» **EXERCISE BRIEF**: Repeat every record exactly as written, but leave out the pictures.

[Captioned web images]

═══

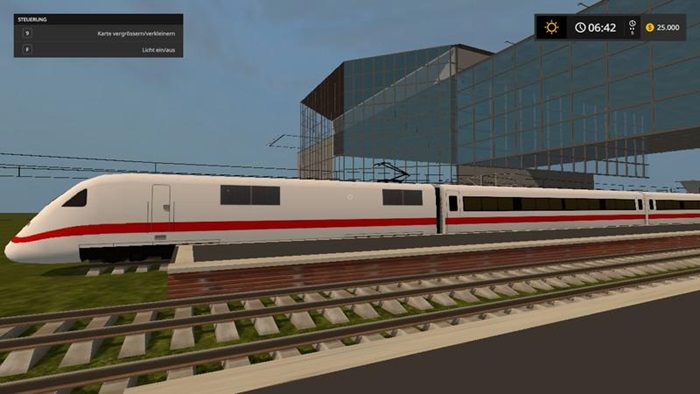 FS17 – Dekoratif Nesne Beta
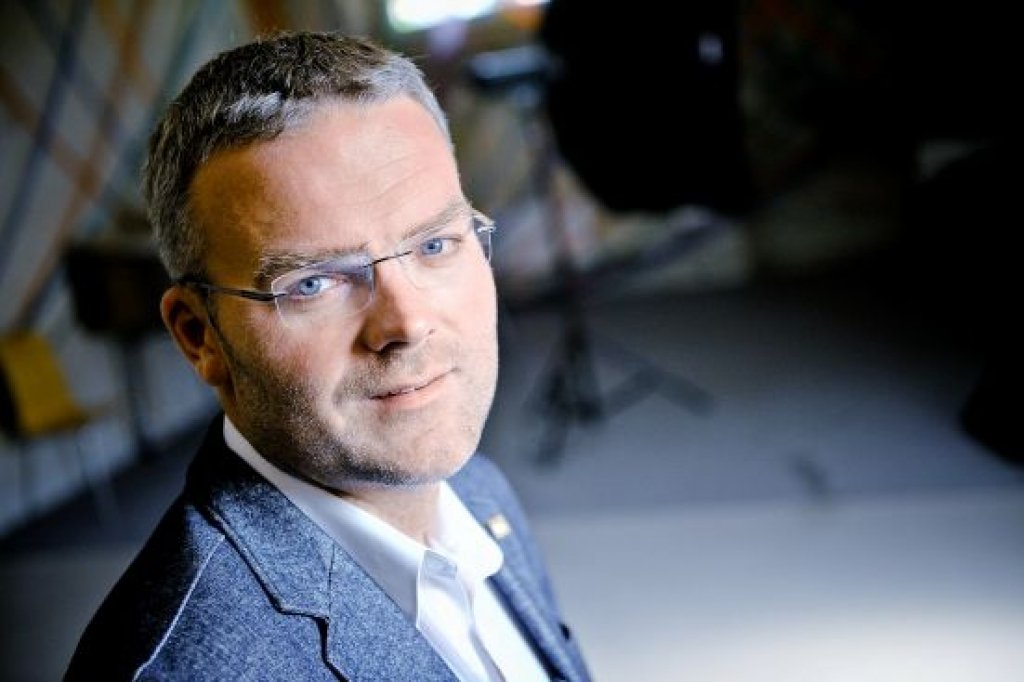 Jirgens: Grāmata latviešu valodā vienkārši nevar maksāt lēti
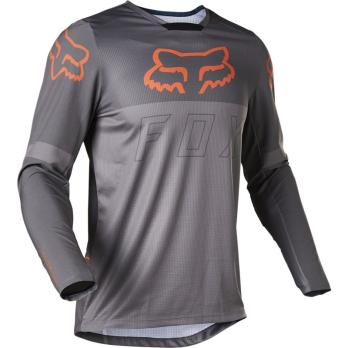 Мотоджерси Fox Legion LT Jersey (Pewter, L, 2022 (28365-052-L))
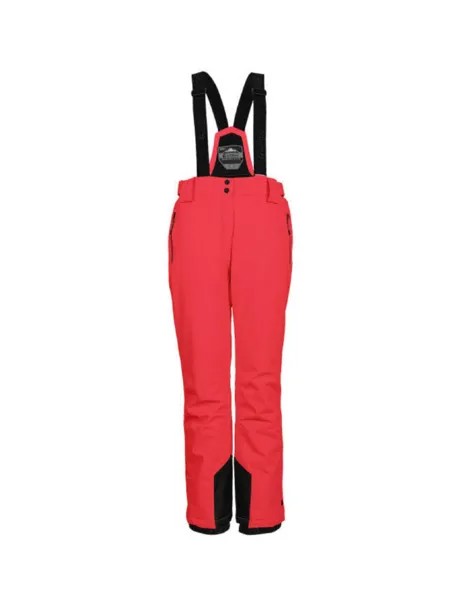 Спортивные и уличные брюки Killtec, красный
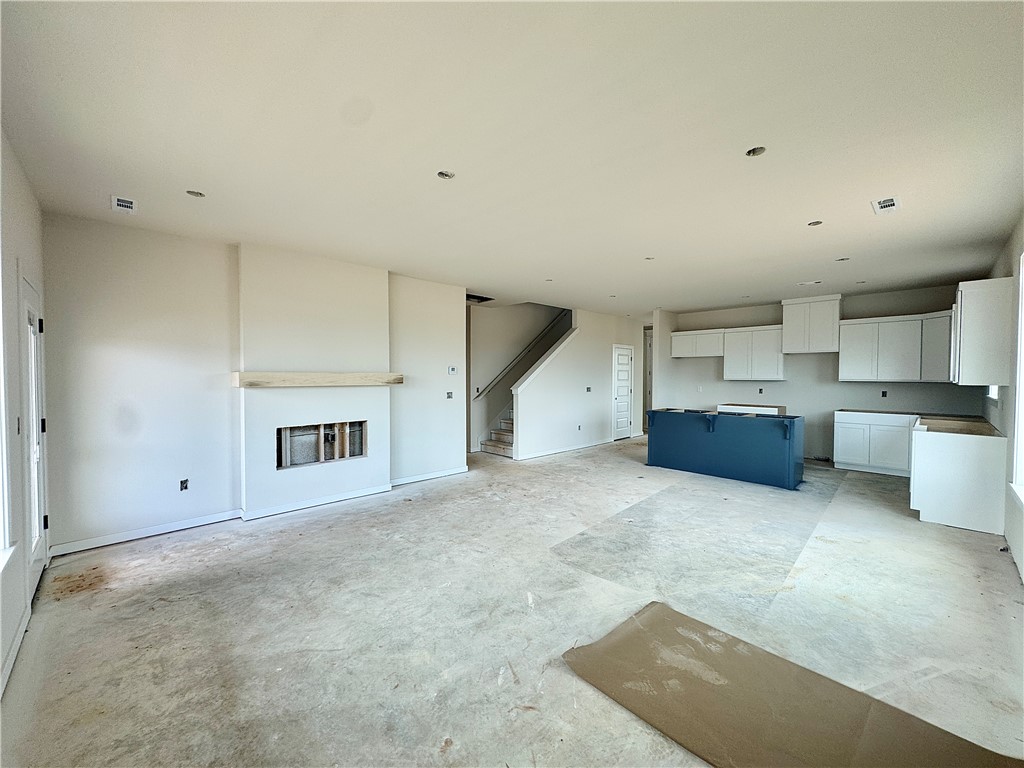 Osage Hills - Residential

═══

» **EXPECTED ANSWER**:
 FS17 – Dekoratif Nesne Beta
 Jirgens: Grāmata latviešu valodā vienkārši nevar maksāt lēti
 Мотоджерси Fox Legion LT Jersey (Pewter, L, 2022 (28365-052-L))
 Спортивные и уличные брюки Killtec, красный
 Osage Hills - Residential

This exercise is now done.